I am training an encoder only transformer model that plays chess like a human, with two prediction heads that find logits over the board encoder. This is how I am saving the checkpoint:
state = {
"step": step,
"model_state_dict": model.state_dict(),
"optimizer_state_dict": optimizer.state_dict(),
}
checkpoint_folder = f'{config_name}/{checkpoint_folder}'
pathlib.Path(checkpoint_folder).mkdir(parents=True, exist_ok=True)
filename = rating + "_step_" + step + ".pt"
torch.save(state, os.path.join(checkpoint_folder, filename))
and I load the checkpoint like this:
checkpoint = torch.load(
CONFIG.CHECKPOINT_PATH,
weights_only=True,
)
step = checkpoint['step']
step = int(step)
start_epoch = step//CONFIG.STEPS_PER_EPOCH + 1
state_dict = checkpoint['model_state_dict']
new_state_dict = {}
for key, value in state_dict.items():
new_key = key.replace('_orig_mod.', '') # remove the '_orig_mod' prefix
new_key = new_key.replace('module.', '')
new_state_dict[new_key] = value
model.load_state_dict(new_state_dict, strict=CONFIG.USE_STRICT)
optimizer.load_state_dict(checkpoint["optimizer_state_dict"])

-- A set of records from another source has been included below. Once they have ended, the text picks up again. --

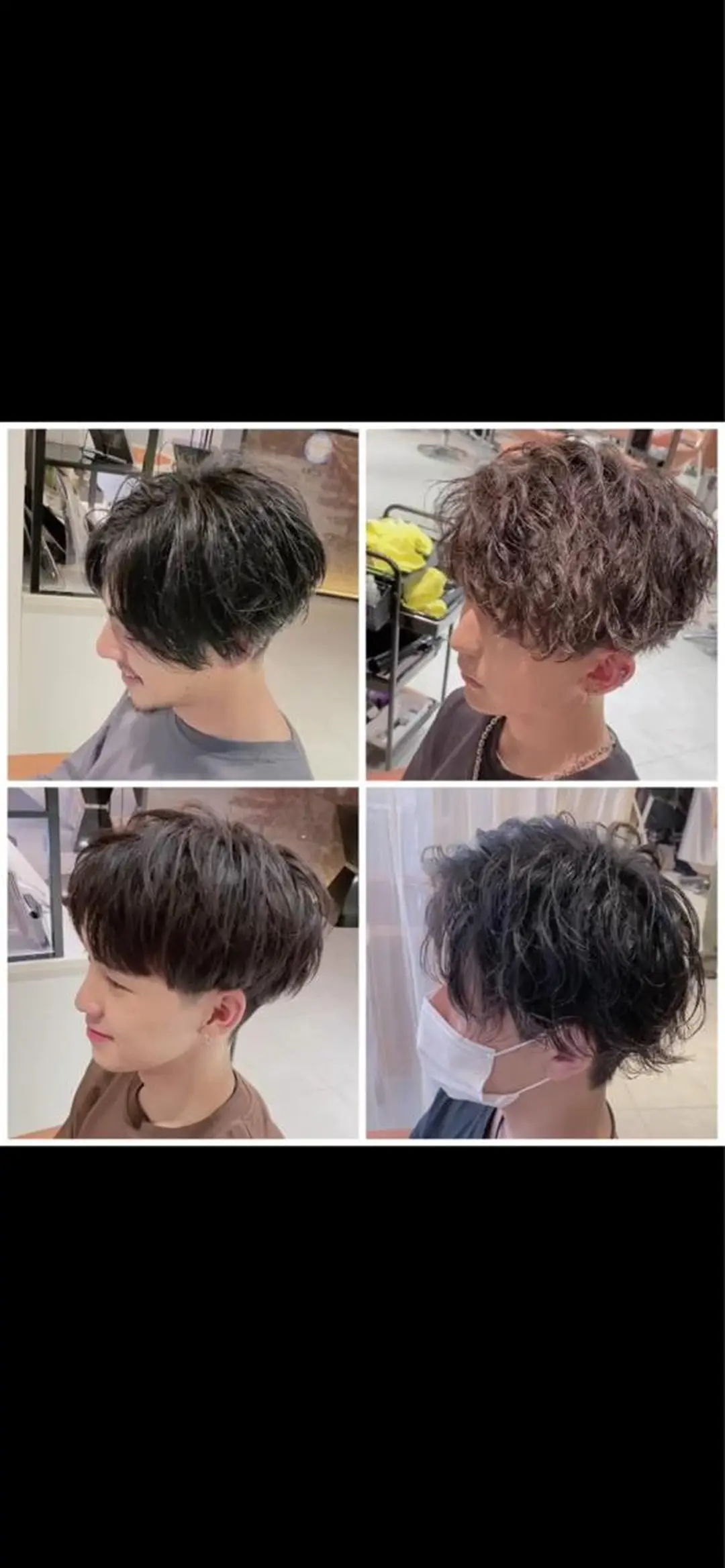 ミディアム メンズ センターパート カット メンズサロン【owl 心斎橋】難波/アメ村のヘアスタイル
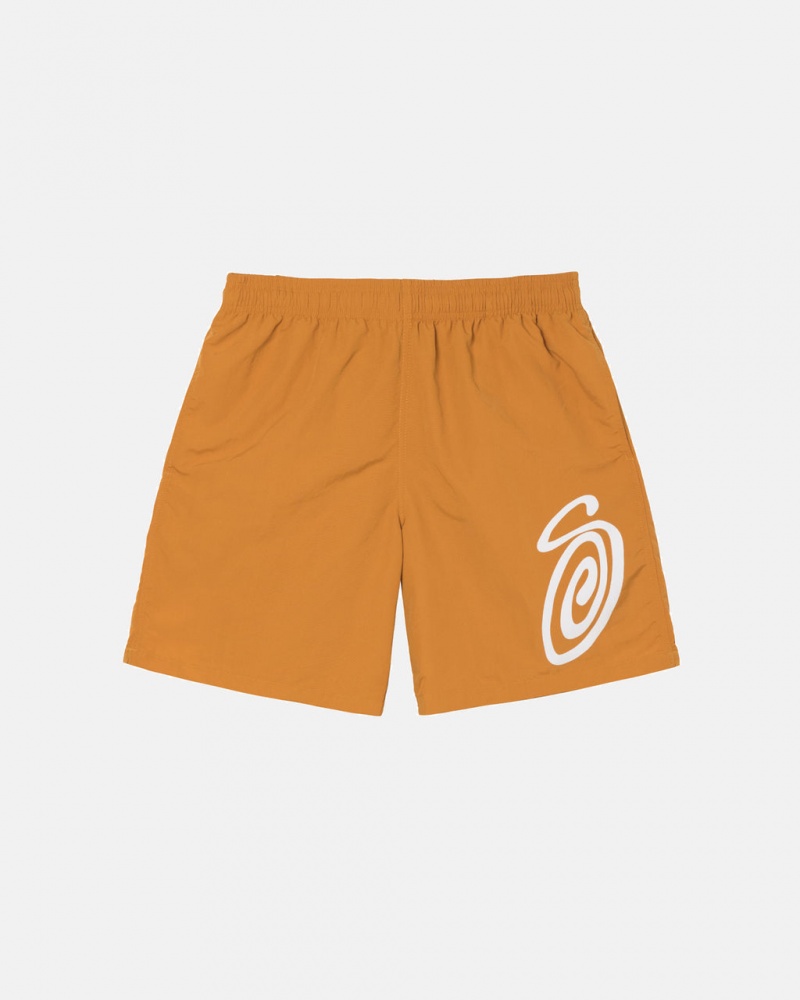 Stussy Curly S Wasser Kurzes Bademode Damen Orange Österreich | QUD-6066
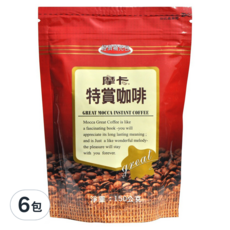 MOCCA 摩卡 特賞咖啡經濟補充包, 150g, 6包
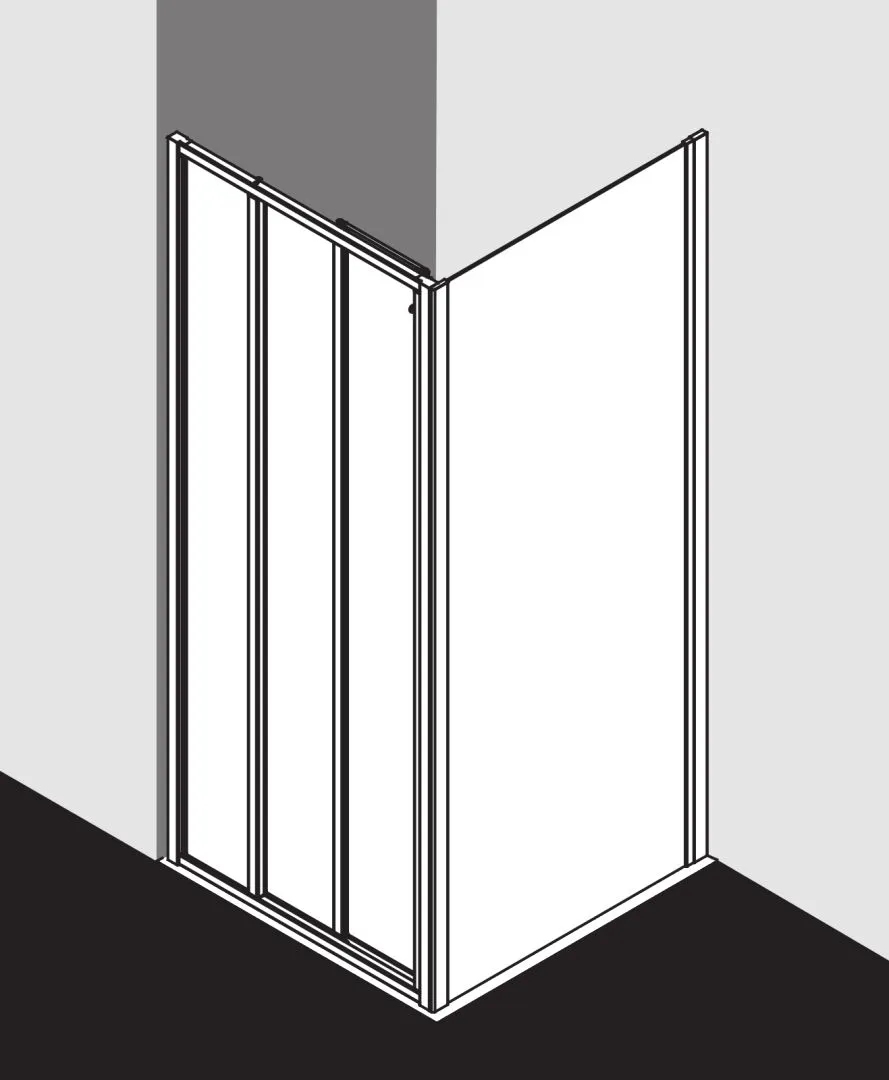 Kermi Duschdesign IBIZA 2000 ST3, 1750x750mm, Silber Mattglanz Kermi Duschdesign IBIZA 2000 ST3, 1750x750mm, Silber Mattglanz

I tried validating the model after loading the checkpoint, and the accuracy is fine. But when I resume training for the model with model.train(), the accuracy drops a good 5-7% and it’s on the same dataset, the accuracy doesn’t go back up to what it was before pausing training either. After letting this checkpointed model train for some 500 steps, the validation accuracy decreases from where it started, which means that there is definitely something wrong with the model weights. The learning rate is also saved and loaded. I’ve looked at a few other issues related to this, and most people fixed it by finding a difference in their dataloader for training and validation, but nothing like this exists from my case. Could someone please help me with this, I’ve been stuck on this for a few days now and I’m pretty desperate for answers.